Determine a formula for the number of triangles in the line graph $L(G)$ in term of quantities in $G$

I know that the line graph $L(G)$ of $G$ is a graph whose vertices are one to one correspondence to the edges in $G$ such that 2 vertices of $L(G)$ adjacent iff the corressponding eges in $G$ adjacent.

So let $a,b,c$ be vertices in $L(G)$ then we have the triangle $a,b,c,a$ if the edges $a,b,c$ is on $K_3$ or$K_{1,3}$.

How can I use this to find the formula for the number of triangles in the line graph $L(G)$ in term of quantities in $G$

Answer 1

If the incidence matrix of a graph $G$ is known (denote it by C, which is a $m\times n$-matrix),

then the adjacency matrix of the line graph $L(G)$ is $L=C^TC-2I_n$.

Then, $\frac{trace(L^3)}{6}$ is the number of triangles in $L(G)$.

Answer 2

Each triangle in the line graph $L(G)$ corresponds to either a triangle in $G$ or a set of three edges in $G$ that are incident to a common vertex. The number of sets of three edges in $G$ that are incident to a vertex of degree $i$ is ${d_i \choose 3}$, where $d_i$ is the degree of the $i$th vertex of $G$. So the number of triangles in $L(G)$ is equal to the sum of the number of triangles in $G$ and the quantity $\sum_i {d_i \choose 3}$.

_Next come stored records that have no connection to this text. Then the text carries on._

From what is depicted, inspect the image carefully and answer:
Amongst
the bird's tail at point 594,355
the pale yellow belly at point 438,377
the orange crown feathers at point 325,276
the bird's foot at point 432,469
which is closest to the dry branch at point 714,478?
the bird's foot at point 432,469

Given a graph $H$, let $A$ be its adjacency matrix. The number of walks of length $\ell$ in $H$ from the $i$th to the $j$th vertex of $H$ is $A^\ell(i,j)$. The number of closed walks of length $\ell$ in $H$ is $\sum_i A^\ell(i,i)$, which equals the trace of $A^\ell$ (or the sum of the $\ell$th powers of the eigenvalues of $A$). Each triangle in a graph can be traversed starting from any one of the three vertices and going in any one of two directions, whence the number of closed-walks of length 3 on each triangle of a graph is 6. Hence, the number of triangles in $H$ is $trace(A^3)/6$. This formula specifies the number of triangles in a graph in terms of its adjacency matrix. There is a formula for the adjacency matrix $A_{L(G)}$ of $L(G)$ in terms of the incidence matrix of $G$: if $G$ has $n$ vertices and $m$ edges and its incidence matrix is the $n \times m$ matrix $X$, then $X^T X = A_{L(G)}+ 2I_m$